Doch Gadafis Triumph sind enge Grenzen gesetzt. Denn der Vorkämpfer arabischer Einheit vermag zahlreiche und noch dazu wichtige Führer der arabischen Welt nicht zu diesem ersten Gipfel in seinem Wüstenreich zu ziehen. Etwa 14 der 21 Staatschefs werden erscheinen. Ägyptens Präsident Mubarak entschuldigte sich wegen Rekonvaleszenz nach einer Operation, Omans und Marokkos Herrscher bleiben fern, aber auch jene des Libanons und vor allem Saudi-Arabiens. Beirut kann sich mit Gadafi nicht versöhnen, dem es für die mutmaßliche Ermordung des 1978 bei einer Reise nach Tripoli verschwundenen Schiitenführers Mussa Sadr verantwortlich macht. Und Saudi-Arabiens König Abdullah kann dem exzentrischen Libyer die unfassbare Szene nicht vergessen, die er beim letzten Gipfel in Doha veranstaltet hatte, als der das saudische Königreich als ein „Produkt Großbritanniens“ und „Diener der USA“ beschimpfte.

Vorerst ist auch noch unsicher, ob Palästinenserpräsident Abbas in Sirte erscheinen wird. Gadafi hatte Abbas zutiefst erzürnt, als er sich weigerte, ihn bei einem jüngsten Besuch in Tripoli zu empfangen, weil Abbas des Libyers Vermittlungsdienste im Streit mit Hamas zurückgewiesen hatte.

Einen neuen Konflikt konnte Katar noch im letzten Moment Freitag schlichten, nachdem auch der Irak, erboßt über ein demonstratives Treffen Gadafis mit baathistischer irakischer Opposition die Konferenz boykottieren wollte.
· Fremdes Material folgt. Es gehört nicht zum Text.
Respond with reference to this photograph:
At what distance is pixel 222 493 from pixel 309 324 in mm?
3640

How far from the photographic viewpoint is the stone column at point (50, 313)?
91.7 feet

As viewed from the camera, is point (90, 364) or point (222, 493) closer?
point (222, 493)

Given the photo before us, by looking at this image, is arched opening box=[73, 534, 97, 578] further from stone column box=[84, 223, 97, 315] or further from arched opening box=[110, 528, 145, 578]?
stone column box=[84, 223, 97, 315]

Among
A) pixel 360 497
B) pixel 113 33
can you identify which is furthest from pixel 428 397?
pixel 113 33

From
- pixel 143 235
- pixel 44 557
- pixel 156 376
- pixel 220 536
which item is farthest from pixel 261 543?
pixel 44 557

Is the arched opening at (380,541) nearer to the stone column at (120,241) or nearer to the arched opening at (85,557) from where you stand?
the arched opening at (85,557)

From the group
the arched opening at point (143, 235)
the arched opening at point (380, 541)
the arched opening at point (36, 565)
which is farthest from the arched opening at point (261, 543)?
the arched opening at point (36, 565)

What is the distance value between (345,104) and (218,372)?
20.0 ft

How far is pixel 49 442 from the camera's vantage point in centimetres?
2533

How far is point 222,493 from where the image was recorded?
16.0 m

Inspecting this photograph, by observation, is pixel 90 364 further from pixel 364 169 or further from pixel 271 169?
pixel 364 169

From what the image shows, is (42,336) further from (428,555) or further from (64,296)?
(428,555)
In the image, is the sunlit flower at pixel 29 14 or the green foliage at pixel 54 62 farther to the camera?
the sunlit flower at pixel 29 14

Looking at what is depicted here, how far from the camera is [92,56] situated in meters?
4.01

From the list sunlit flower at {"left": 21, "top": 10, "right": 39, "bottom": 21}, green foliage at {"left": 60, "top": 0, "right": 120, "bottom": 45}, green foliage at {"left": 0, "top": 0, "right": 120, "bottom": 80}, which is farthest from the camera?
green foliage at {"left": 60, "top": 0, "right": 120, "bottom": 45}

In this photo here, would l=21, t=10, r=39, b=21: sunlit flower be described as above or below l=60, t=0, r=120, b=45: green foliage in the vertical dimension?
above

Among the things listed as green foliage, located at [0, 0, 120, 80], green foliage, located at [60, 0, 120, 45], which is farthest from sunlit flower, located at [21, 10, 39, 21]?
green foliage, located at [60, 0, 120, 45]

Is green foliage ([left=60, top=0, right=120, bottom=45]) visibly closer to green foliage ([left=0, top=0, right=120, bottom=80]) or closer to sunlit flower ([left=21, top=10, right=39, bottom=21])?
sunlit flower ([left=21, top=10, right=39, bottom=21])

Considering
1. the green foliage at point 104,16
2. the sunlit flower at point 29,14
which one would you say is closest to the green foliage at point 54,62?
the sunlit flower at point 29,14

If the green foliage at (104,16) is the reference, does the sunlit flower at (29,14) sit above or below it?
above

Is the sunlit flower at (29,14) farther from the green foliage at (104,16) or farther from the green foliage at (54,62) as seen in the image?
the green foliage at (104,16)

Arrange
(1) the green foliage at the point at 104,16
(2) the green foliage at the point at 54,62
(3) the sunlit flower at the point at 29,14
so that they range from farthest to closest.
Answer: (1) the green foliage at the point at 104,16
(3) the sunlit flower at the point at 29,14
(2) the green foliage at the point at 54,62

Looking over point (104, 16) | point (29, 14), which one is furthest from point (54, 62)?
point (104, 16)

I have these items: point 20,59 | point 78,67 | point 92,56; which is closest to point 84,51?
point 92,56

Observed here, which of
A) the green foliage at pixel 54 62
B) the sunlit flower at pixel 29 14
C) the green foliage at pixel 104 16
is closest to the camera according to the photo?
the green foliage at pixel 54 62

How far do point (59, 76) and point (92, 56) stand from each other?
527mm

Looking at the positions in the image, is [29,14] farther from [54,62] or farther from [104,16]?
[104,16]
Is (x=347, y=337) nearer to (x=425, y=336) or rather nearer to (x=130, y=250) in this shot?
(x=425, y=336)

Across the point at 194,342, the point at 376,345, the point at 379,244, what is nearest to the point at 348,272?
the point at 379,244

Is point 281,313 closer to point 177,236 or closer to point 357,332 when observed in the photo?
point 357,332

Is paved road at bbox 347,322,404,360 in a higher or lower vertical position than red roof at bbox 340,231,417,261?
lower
Damit sind auch bei diesem Gipfel arabische Versöhnungsversuche zwischen den zerstrittenen Palästinensergruppen in Frage gestellt. Zum Hauptthema der Konferenz haben die Veranstalter die „Rettung Jerusalems“ gesetzt. Als Antwort auf Israels Entschlossenheit, die Siedlungspolitik in Jerusalem unter allen Umständen fortzusetzen, will man darüber diskutiere, ob die Liga nicht die 2002 beschlossene „Arabische Friedensinitiative“, die Israel Anerkennung im Austausch für die Rückgabe der 1967 besetzten arabischen Gebiete und einer gerechten Lösung der Palästinenserfrage, wieder zurückziehen soll. Doch da weder Saudi-Arabiens König Abdullah, noch Mubarak am Konferenztisch sitzen, besitzt solcher Plan wenig Chance.

Hingegen beschlossen die Außenminister in ihrem Vorbereitungstreffen die Errichtung eines Hilfsfonds von 500 Mio. Dollar für bedürftige Palästinenser. Der Gipfel verspricht damit nur magere Ergebnisse und der zahlreiche Boykott schadet nicht nur Gadafis Glaubwürdigkeit, sondern auch jener der ohnedies zahn- und muskellosen Arabischen Liga.